I frickin’ hate Ethan Frome at the moment.

Eh, I didn’t really know what to expect. This was my first AP where I had experience with taking the exam, but I wasn’t either mediocre or good. Latin, Calc BC, and CompSci I got 5s on, but US History and Music Theory I got 3s. I don’t really know whether I’ll be satisfied with a 4 on this or not, but I do think that a lot of the questions were fairly easy.

I’ve got Lit in two days, and I’m not looking forward to it. I don’t write snap essays very well, and most of the multiple choice reading comprehension and analysis questions are pretty subjective.
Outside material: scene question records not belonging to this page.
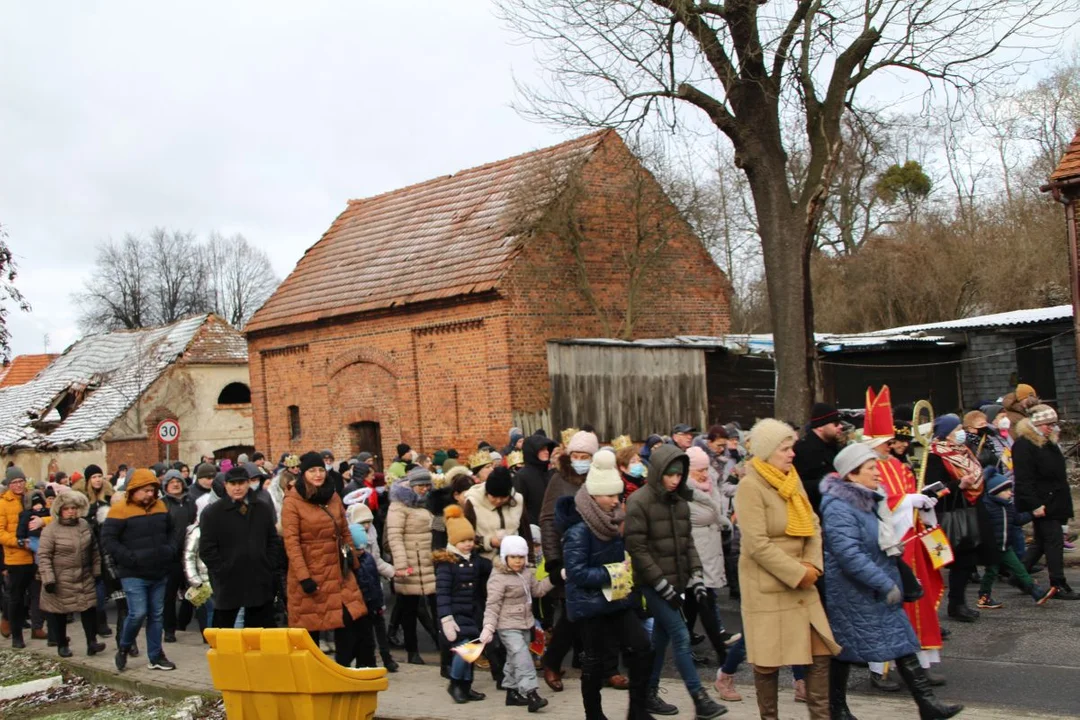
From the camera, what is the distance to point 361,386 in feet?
93.6

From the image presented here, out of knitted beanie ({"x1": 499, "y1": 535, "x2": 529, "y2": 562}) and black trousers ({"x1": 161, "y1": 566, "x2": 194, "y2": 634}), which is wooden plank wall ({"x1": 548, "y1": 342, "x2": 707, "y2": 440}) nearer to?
black trousers ({"x1": 161, "y1": 566, "x2": 194, "y2": 634})

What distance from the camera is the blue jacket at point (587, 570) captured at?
24.4ft

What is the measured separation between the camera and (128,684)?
10750 mm

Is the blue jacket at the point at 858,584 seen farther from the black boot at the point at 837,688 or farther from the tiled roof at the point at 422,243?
the tiled roof at the point at 422,243

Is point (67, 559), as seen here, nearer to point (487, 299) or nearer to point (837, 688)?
point (837, 688)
Oh, and Jodi, I think English and Government are exceptions to the general rule of ‘take it whenever you want’. Some APs like Euro and Music Theory don’t depend on previous courses, and some like Biology and Chem go after courses that you take early on. In my AP Latin class sophomore year, there were seniors and juniors; there was also another sophomore and one freshman. A couple of the seniors and juniors were also in AP Bio. So yeah, mostly you take APs whenever you have room for them, but there are some like English, Government, and US History that are prescribed for a certain year.

Hmm, my daughter is a junior taking both of her AP classes.

They were actually trying to put her in AP Engish as a sophomore, but for some odd reason she resisted. She was taking Honors English at the time. At any rate, she’s glad she took it this year.

I’ll be curious to hear her reaction to the tests.